Sergio llegó desde alguna parte de la casa, atraído por los ruidos que emitía la furia que acababa de irrumpir en la casa. Casi sin hacerse notar, fue desabrochando poco a poco la cremallera del abrigo, mientras ella continuaba con la canción de todos los días.


— Es que no quiero más trabajo, no quiero salir a las tantas todos los días, no tengo necesidad de estar así.


Tras ella, tiró suavemente de las mangas de su abrigo hasta que se deslizó por sus brazos, liberándola de su fría carga de agua. Lo colgó de la percha del pasillo y abrió el radiador. Así se secaría antes. Carmen contenía a duras penas las ganas de llorar. Todos los días lo mismo. Llegar pasadas las diez, cansada, desmoralizada y harta. Con la lista de proyectos por hacer sobre la mesa, ni una sola línea tachada. Todas las cosas aún por hacer.

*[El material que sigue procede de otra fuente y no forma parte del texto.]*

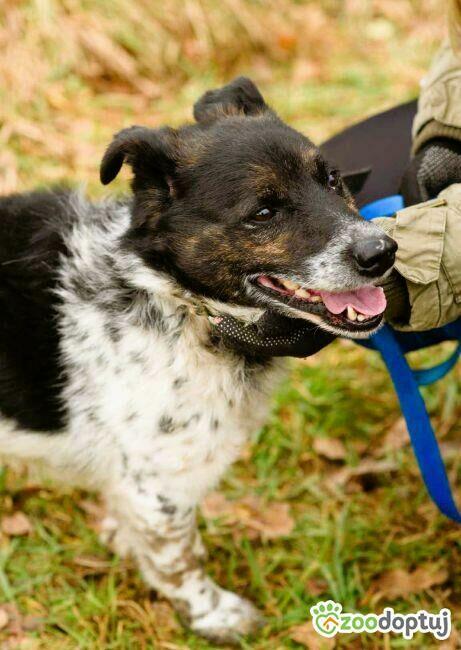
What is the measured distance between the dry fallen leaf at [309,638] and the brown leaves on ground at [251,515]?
1.65 feet

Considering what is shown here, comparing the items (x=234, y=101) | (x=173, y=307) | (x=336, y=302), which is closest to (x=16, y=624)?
(x=173, y=307)

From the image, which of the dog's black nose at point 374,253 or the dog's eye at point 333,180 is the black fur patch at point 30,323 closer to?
the dog's eye at point 333,180

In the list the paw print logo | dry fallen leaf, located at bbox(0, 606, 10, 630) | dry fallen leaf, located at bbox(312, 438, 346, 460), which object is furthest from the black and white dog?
dry fallen leaf, located at bbox(312, 438, 346, 460)

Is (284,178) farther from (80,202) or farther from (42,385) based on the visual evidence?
(42,385)

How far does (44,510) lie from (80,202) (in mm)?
1588

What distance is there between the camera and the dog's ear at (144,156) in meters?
2.61

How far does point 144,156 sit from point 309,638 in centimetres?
198

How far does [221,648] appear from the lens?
3275 millimetres

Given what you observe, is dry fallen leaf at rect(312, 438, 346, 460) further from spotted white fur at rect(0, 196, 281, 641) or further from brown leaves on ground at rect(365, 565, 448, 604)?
spotted white fur at rect(0, 196, 281, 641)

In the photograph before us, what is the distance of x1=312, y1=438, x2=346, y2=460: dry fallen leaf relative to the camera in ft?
13.4

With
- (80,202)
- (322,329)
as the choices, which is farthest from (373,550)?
(80,202)

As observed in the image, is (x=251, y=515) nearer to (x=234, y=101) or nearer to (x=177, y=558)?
(x=177, y=558)

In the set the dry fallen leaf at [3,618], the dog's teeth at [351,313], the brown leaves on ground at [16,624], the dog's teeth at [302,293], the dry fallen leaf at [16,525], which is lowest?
the brown leaves on ground at [16,624]

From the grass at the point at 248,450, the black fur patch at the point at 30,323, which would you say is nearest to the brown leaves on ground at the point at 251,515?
the grass at the point at 248,450
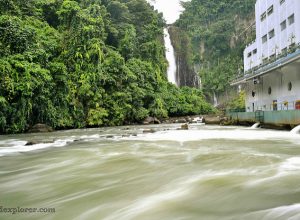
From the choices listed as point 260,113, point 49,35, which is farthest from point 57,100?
point 260,113

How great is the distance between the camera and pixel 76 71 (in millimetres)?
25156

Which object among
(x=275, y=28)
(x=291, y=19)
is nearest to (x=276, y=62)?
(x=291, y=19)

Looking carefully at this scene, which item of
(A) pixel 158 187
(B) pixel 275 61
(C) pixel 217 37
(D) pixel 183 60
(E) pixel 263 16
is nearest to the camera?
(A) pixel 158 187

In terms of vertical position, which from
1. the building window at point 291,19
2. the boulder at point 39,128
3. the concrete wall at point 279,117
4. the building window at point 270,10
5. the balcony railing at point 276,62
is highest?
the building window at point 270,10

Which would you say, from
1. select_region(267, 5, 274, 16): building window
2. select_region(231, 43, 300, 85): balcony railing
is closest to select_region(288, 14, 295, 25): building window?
select_region(231, 43, 300, 85): balcony railing

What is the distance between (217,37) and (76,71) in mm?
39726

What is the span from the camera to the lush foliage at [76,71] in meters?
17.8

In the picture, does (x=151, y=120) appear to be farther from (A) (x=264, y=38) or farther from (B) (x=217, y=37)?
(B) (x=217, y=37)

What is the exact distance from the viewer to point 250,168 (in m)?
5.64

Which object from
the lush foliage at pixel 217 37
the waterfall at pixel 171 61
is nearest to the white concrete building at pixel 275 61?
the waterfall at pixel 171 61

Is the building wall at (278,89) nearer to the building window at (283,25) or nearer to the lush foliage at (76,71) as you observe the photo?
the building window at (283,25)

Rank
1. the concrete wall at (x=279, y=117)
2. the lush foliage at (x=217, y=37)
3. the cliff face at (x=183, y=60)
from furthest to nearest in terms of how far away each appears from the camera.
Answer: the lush foliage at (x=217, y=37) < the cliff face at (x=183, y=60) < the concrete wall at (x=279, y=117)

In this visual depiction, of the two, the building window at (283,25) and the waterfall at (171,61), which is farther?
the waterfall at (171,61)

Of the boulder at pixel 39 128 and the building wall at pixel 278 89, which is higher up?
the building wall at pixel 278 89
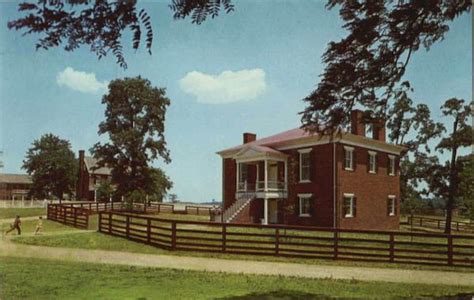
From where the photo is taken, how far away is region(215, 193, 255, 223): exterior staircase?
14.6 metres

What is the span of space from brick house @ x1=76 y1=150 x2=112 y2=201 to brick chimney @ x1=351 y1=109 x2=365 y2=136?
146 inches

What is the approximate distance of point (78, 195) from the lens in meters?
8.86

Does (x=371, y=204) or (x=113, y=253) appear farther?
(x=371, y=204)

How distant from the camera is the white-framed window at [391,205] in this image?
766 cm

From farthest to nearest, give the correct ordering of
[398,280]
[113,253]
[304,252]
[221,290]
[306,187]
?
[306,187] < [113,253] < [304,252] < [398,280] < [221,290]

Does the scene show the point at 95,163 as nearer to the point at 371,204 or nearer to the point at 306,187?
the point at 371,204

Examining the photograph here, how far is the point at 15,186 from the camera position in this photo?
259 inches

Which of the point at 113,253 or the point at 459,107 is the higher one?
the point at 459,107

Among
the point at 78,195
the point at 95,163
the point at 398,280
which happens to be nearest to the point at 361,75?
the point at 398,280

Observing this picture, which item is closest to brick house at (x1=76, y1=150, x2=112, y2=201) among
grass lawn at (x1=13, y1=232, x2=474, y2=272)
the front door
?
grass lawn at (x1=13, y1=232, x2=474, y2=272)

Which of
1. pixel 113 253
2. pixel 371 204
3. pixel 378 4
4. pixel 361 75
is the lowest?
pixel 113 253

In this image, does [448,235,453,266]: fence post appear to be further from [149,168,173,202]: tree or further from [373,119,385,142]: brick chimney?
[149,168,173,202]: tree

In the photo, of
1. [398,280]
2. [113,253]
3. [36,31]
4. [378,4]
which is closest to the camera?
[36,31]

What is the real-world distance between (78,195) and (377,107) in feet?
19.3
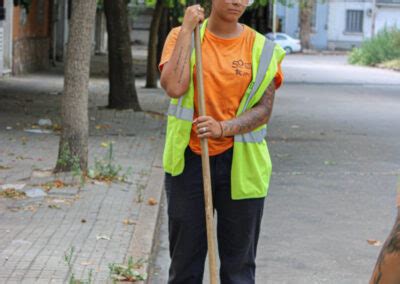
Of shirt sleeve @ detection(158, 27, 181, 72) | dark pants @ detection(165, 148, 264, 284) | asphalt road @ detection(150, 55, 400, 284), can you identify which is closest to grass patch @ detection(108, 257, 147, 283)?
asphalt road @ detection(150, 55, 400, 284)

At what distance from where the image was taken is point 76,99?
10352mm

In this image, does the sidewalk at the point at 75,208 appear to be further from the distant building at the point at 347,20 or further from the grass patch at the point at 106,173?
the distant building at the point at 347,20

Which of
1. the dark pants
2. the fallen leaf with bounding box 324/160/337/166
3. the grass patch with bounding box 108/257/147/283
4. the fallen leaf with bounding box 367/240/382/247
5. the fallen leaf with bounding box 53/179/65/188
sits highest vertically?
the dark pants

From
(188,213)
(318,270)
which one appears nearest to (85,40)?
(318,270)

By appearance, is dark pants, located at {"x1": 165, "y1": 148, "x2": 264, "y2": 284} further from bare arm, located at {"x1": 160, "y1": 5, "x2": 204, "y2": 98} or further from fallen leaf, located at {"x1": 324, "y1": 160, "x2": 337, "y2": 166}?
fallen leaf, located at {"x1": 324, "y1": 160, "x2": 337, "y2": 166}

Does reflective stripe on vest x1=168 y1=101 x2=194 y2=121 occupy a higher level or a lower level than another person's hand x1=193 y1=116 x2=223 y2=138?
higher

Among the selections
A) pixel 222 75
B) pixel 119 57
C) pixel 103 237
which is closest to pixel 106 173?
pixel 103 237

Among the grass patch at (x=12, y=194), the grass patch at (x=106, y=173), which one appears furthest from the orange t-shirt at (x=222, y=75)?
the grass patch at (x=106, y=173)

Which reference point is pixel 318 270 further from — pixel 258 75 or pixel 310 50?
pixel 310 50

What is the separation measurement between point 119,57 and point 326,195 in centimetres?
841

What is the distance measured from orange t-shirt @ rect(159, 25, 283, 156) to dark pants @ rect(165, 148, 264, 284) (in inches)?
3.1

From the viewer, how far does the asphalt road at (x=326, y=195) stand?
25.1ft

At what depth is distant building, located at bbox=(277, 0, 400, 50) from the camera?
7531cm

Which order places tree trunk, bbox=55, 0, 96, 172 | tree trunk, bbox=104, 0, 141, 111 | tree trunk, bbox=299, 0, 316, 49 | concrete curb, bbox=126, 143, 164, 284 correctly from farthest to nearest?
1. tree trunk, bbox=299, 0, 316, 49
2. tree trunk, bbox=104, 0, 141, 111
3. tree trunk, bbox=55, 0, 96, 172
4. concrete curb, bbox=126, 143, 164, 284
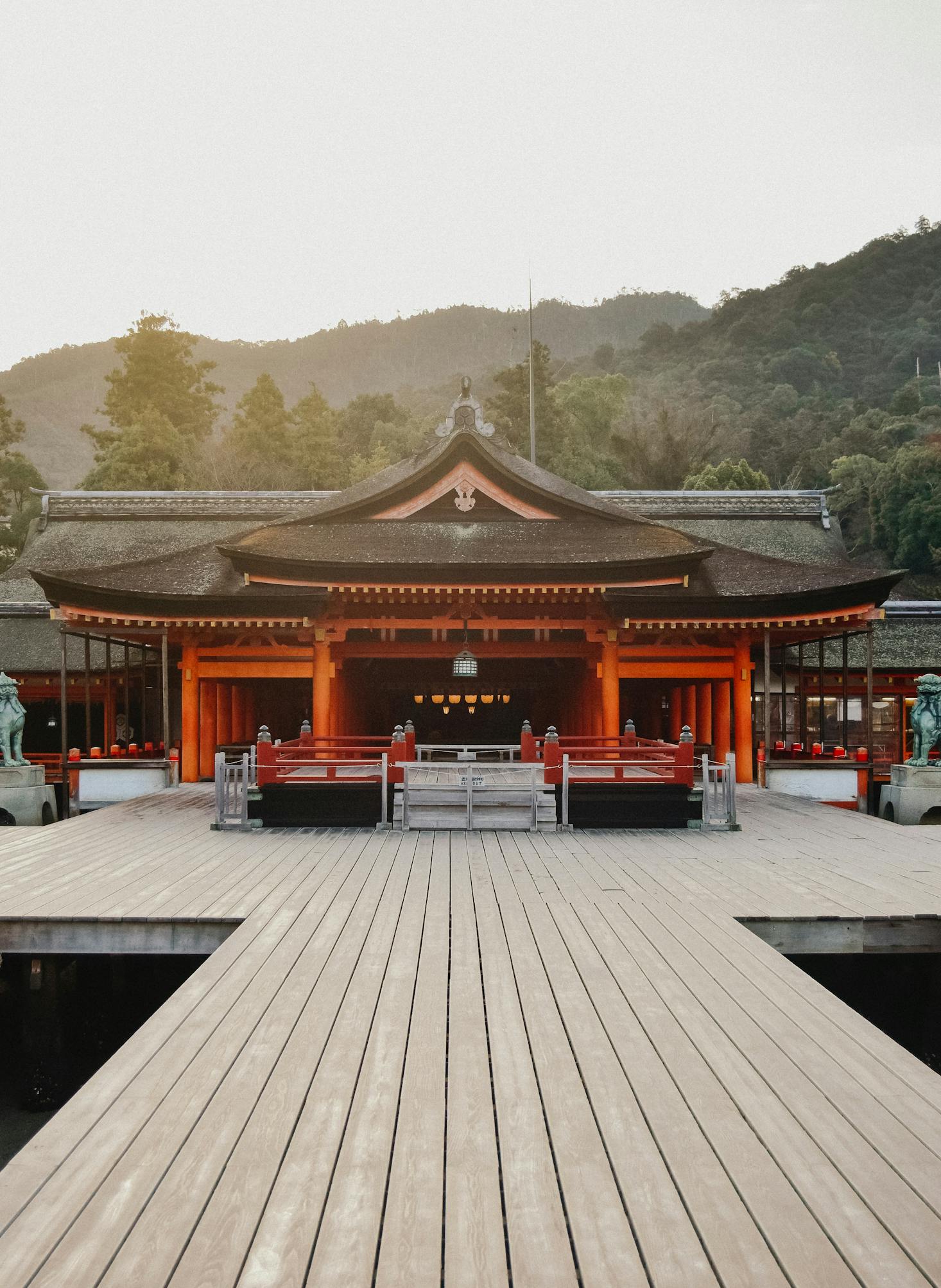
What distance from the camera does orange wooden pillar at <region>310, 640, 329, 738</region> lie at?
16984mm

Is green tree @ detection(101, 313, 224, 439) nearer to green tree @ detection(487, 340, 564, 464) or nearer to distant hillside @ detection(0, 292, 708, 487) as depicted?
green tree @ detection(487, 340, 564, 464)

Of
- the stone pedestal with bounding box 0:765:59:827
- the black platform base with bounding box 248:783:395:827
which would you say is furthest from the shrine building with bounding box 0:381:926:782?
the black platform base with bounding box 248:783:395:827

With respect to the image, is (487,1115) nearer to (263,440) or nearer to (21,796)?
(21,796)

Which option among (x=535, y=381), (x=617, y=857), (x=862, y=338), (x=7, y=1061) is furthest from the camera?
(x=862, y=338)

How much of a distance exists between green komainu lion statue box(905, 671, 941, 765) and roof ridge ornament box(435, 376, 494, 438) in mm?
9377

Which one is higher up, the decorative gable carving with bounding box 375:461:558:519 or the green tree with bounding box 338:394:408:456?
the green tree with bounding box 338:394:408:456

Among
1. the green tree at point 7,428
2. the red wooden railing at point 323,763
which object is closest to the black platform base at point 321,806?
the red wooden railing at point 323,763

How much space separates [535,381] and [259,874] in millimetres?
52712

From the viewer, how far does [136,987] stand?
1192 centimetres

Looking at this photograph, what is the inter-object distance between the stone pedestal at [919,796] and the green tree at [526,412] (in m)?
43.4

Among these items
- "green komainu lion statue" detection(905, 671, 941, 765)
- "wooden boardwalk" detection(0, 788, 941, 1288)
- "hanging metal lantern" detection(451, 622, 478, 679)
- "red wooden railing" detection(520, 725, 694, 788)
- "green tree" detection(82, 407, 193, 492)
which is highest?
"green tree" detection(82, 407, 193, 492)

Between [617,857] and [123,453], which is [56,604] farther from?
[123,453]

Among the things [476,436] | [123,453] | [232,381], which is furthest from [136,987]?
[232,381]

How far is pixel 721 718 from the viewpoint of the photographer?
18.9m
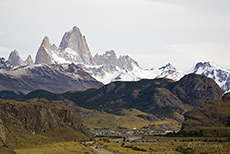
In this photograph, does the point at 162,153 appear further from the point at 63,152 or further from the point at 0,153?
the point at 0,153

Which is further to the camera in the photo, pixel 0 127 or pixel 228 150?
pixel 228 150

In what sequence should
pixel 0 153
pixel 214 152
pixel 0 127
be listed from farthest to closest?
pixel 214 152
pixel 0 127
pixel 0 153

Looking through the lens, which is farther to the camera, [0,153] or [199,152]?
[199,152]

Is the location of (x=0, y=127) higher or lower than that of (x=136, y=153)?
higher

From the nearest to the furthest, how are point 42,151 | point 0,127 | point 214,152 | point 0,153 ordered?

Sergio la empujó suavemente al sofá, le hizo sentarse mientras ella continuaba con la voz cada vez más delgada en la garganta. Como todos los días. Desapareció un momento por el pasillo sin iluminar, seguro de que no se había dado cuenta. Mejor, pensó para sí, o se enfadaría mucho si pensaba que no la estaba escuchando. En realidad no la escuchaba, se reconoció entrando al baño. No necesitaba hacerlo.


— ¿Qué haces?


Carmen, sentada en el sofá, a punto de estallar, levantó un momento la vista al verle acercarse, secador en mano.


— Secarte el pelo.


Ni se había dado cuenta de que, a pesar del paraguas, tenía el cabello convertido en un amasijo de agua, pegado a la cara, como si acabara de salir de la ducha y se le hubiera olvidado enrollarse la toalla. Sonrió. Se quedó en silencio. Lentamente, mientras los dedos del hombre trazaban surcos en su cuero cabelludo, su mente se fue vaciando. Sabía que era momentáneo, lo disfrutaba igual. En la estancia en penumbra, tan sólo se escuchaba el ruido del secador y el movimiento de las manos de Sergio ahuecándole el cabello para secarlo.